| PROVIDED RECORDS |
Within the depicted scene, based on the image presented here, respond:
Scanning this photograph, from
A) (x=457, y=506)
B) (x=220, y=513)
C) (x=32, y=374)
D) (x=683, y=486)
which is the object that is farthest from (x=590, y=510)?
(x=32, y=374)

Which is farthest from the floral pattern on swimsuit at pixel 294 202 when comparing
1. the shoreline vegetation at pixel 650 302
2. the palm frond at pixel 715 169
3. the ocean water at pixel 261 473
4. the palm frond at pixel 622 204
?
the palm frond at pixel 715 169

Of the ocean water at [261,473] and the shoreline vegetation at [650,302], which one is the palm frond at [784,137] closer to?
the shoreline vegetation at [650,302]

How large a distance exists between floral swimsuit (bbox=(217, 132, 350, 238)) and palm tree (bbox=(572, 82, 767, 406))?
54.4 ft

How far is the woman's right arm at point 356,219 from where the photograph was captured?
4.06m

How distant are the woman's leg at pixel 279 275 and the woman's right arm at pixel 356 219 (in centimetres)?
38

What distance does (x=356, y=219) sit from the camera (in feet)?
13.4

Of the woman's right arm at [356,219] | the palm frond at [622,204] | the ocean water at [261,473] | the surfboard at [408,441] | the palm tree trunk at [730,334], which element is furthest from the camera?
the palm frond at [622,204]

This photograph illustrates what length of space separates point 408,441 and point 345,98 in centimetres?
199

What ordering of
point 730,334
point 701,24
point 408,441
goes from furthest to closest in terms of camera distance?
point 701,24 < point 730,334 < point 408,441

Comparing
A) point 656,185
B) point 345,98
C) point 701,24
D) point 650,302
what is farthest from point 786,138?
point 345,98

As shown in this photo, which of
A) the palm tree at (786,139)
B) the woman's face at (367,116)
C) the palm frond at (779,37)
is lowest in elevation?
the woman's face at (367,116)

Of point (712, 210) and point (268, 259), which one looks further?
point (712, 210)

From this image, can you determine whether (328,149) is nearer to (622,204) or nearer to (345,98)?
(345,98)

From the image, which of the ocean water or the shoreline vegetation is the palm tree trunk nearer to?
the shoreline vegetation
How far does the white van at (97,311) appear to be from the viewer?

| EXERCISE INSTRUCTIONS |
Please convert the stretch from the line containing "Of point (712, 210)" through the end of the material into a Markdown table with the columns Row and Line. Number each row and omit blank lines.

| ANSWER TO THIS EXERCISE |
| Row | Line |
|---|---|
| 1 | Of point (712, 210) and point (268, 259), which one looks further? |
| 2 | point (712, 210) |
| 3 | From this image, can you determine whether (328,149) is nearer to (622,204) or nearer to (345,98)? |
| 4 | (345,98) |
| 5 | From the image, which of the ocean water or the shoreline vegetation is the palm tree trunk nearer to? |
| 6 | the shoreline vegetation |
| 7 | How far does the white van at (97,311) appear to be from the viewer? |